§ **PASSAGE GIVEN**
-*-*-
On Feb 04 03:11 PM Tim H. wrote:
> Robert Perrego you sound like an exec at one of these banks. Hey
> Robert who has gotten us into one of the worst finnancial crisis
> since the Great Depression? So whom at these bailed out banks is
> responsible? According to you Robert these top talent guys who bring
> in all the money will leave. Robert are these the same guys packaging
> these subprime loans into securities and selling them as AAA+ securities?
> If not then why didn't these TALENTED EXECS at these bailed out banks
> who are soo smart. Why didn't these guys spot what was going on with
> these phony securities and inform top level execs at these bailed
> out banks that "hey these securities are not legit and could destroy
> our company." I want some answers ROBERT. Please I am just an average
> dumb F_ck. Please explain this to me cause I just don't understand
> why some BRILLIANT banker should be making like 15 mil and all the
> other peon workers should be forced to scratch and claw for a pittance
> salary. If I sound mean then I apologize Robert because ya see....
> I am F_Cking P_SSED OFF! These people don't even realize the jobs
> and lives they have ruined. F THEM ALL!!!!!!!!!!!!!
Did you have to carry cash for all these transactions? barter with chickens and pigs?
The ATM you used moved money that was nothing but electronic, chances are you shop at a store that merged with another store or raised money through an investment bank to perform R&D for a product you like.
The function of traders and investment bankers and commercial bankers has been helping you since the day you entered the financial and economic world.
On Feb 04 03:16 PM sether wrote:
> Stop making bets and putting me on the hook when they go bad. And
> don't tell me that other activities of I-Banks are profitable. It's
> only a matter of time before the best 'talent' works those rackets
> as well. When they go bad, do I have to pay that off as well? Profits=private
> : Losses=public.
-*-*-
§ **DATA EXTRACT**
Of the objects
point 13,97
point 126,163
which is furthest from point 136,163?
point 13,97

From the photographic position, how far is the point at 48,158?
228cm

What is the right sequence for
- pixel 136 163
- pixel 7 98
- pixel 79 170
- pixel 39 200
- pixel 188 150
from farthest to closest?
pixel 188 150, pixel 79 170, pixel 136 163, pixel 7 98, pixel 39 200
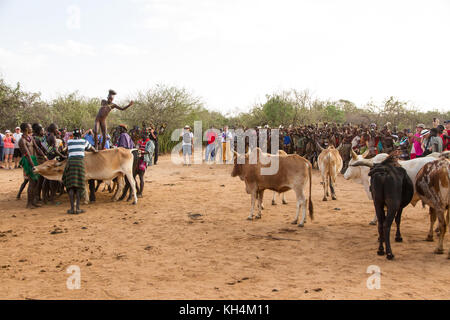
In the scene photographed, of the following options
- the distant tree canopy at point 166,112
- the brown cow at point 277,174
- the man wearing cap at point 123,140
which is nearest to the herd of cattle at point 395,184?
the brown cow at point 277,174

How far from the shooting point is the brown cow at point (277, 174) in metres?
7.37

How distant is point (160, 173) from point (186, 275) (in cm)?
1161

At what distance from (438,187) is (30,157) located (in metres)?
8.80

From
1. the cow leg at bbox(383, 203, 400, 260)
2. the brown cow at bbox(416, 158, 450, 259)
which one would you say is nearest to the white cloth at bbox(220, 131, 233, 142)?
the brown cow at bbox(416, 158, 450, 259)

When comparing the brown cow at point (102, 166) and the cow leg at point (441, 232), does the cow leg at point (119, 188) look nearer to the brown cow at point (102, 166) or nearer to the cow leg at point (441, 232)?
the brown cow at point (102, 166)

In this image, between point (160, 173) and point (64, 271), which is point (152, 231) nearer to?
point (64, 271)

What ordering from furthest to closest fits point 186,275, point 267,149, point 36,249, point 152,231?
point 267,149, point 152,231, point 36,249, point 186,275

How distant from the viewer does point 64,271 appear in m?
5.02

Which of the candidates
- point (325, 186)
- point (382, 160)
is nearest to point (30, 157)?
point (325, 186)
-*-*-
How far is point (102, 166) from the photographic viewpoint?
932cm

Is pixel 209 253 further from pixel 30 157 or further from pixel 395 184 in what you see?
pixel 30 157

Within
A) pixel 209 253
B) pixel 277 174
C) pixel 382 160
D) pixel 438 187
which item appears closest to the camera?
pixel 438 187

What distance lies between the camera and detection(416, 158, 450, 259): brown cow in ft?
-*-*-
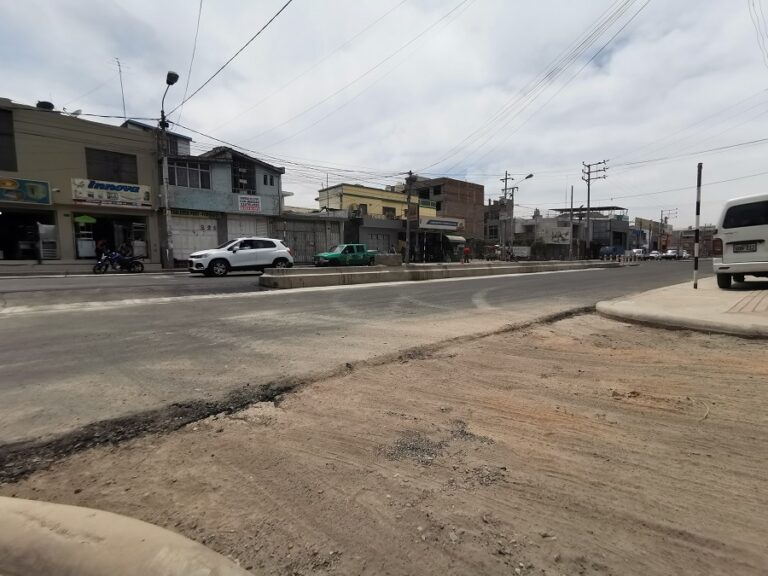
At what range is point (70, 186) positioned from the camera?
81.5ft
-*-*-
§ **GIVEN TASK**
Continue the forum thread about bailed-out banks and executive pay, starting after its final line.

§ **EXPECTED ANSWER**
> I ask you again, How has anything that any investment bank has ever
> done, ever benefitted me, or the vast majority of people in this
> country? You don't get it. The whole paradigm is bankrupt, man. Moving,
> lending, and speculating on money that doesn't exist is not a legitimate
> or viable enterprise.
>
>
> On Feb 04 02:17 PM Robert Perrego wrote:
On Feb 04 03:21 PM Robert Perrego wrote:
> Actually they are different people. I stated earlier that the rainmakers
> are who I am talking about - the investment bakers, brokers and traders.
> Not the CEO's, CFO's etc...
>
> This entire mess is from the mortgage derivative area, and you might
> remember Fannie and Freddie (The government) had a lot to do with
> this.
>
> What Obama is proposing is to limit the people who WERE making a
> lot of money for the firm and being paid to do so as a result of
> the derivative quants on the mortgage desks. Punish them all right?
>
>
> And the result will be that those working at these banks that were
> making the banks a lot of money will simply leave and then what will
> our TARP banks have?
>
> No money from derivatives (dead business), no money from mortgages
> too, and a lot less money from the investment banking, trading and
> brokerage functions.
>
> I am sooooo glad my taxpayer money is invested in an idea that looks
> set up for failure from the start.
>
> Pissed off is fine. I am pissed off these quant derivative freaks
> and politicians that let Fannie and Freddie run amok is kicking the
> economy's ass (I am working in the internet sector by the way - was
> on Wall Street for 14 years so you are correct) It is just that when
> you want to punish someone, then punish the wrong people, and then
> punish yourself because you are being irrational - now that is just
> plain stupid.
Let me explain...When Pres. Clinton got elected...why did he change his mind on NAFTA? He knew that by loosing their jobs Americans would lose their buying power...That's when the government and the banks stepped in and gave credit and home equity loans to any one that asked.
replacing pay checks with credit cards!
I agree with a lot of what you have to say. the point I am trying to make is merely that driving away the talent that was making money - yes making money - for these banks is not a good idea.
Fire the rest of the idiots involved and limit their salaries - I am fine with that. problem is a blanket cap like this will gut the profitable business lines fast and the taxpayers are now shareholders. Just sounds like a bad plan to me.
On Feb 04 03:27 PM Tim H. wrote:
> HEY THINK!!! You sound like someone who deals with top CEO's... Oh
> My Gawd they are under soo much pressure. Life must be soo hard making
> all those millions or even hundreds of thousands of dollars and getting
> stressed out and hopping on a plane to some resort for a conference.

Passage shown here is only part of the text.